Global markets are rejoicing at the news that the U.S. has effectively rolled back its 'Independence Day' tariffs on Chinese imports, putting to bed the worst of the trade war fears.
Both sides have agreed to a rollback for a ninety-day period to allow negotiations towards a concrete trade deal, prompting investors to buy into U.S. assets again, including the U.S. Dollar.
We would have expected the USA's northern neighbour to benefit from the news, owing to the view that what's good for the U.S. is good for Canada, owing to the interconnectedness of the two economies.
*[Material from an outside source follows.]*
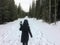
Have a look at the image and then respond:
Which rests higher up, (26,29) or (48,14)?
(26,29)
However, the Canadian Dollar is looking a bit weak here, which hints at ongoing GBP/CAD upside in the near term.
The Pound-to-Canadian Dollar exchange rate (GBP/CAD) trades at 1.8474, which is where we were this time on Friday. In fact, this is a level that has become quite familiar when looking back over the March to May period.
GBP/CAD is above the nine-day exponential moving average, and we think a test of 1.86 could be in prospect this week.
To be sure, while we do think the upside is to be preferred, the CAD will benefit from residual improvements in global trade sentiment and keep Pound Sterling honest.
This is why upside will be limited for the foreseeable future and a retest of 2025 highs at 1.87 is unlikely.
Downside pressures would meet support at 1.83.
Above: GBP/CAD at daily intervals.
The CAD's inability to fire on Monday most likely speaks to concerns that the local economy is already feeling the strain of trade uncertainty and that whatever happens, we won't be returning to a pre-Trump world.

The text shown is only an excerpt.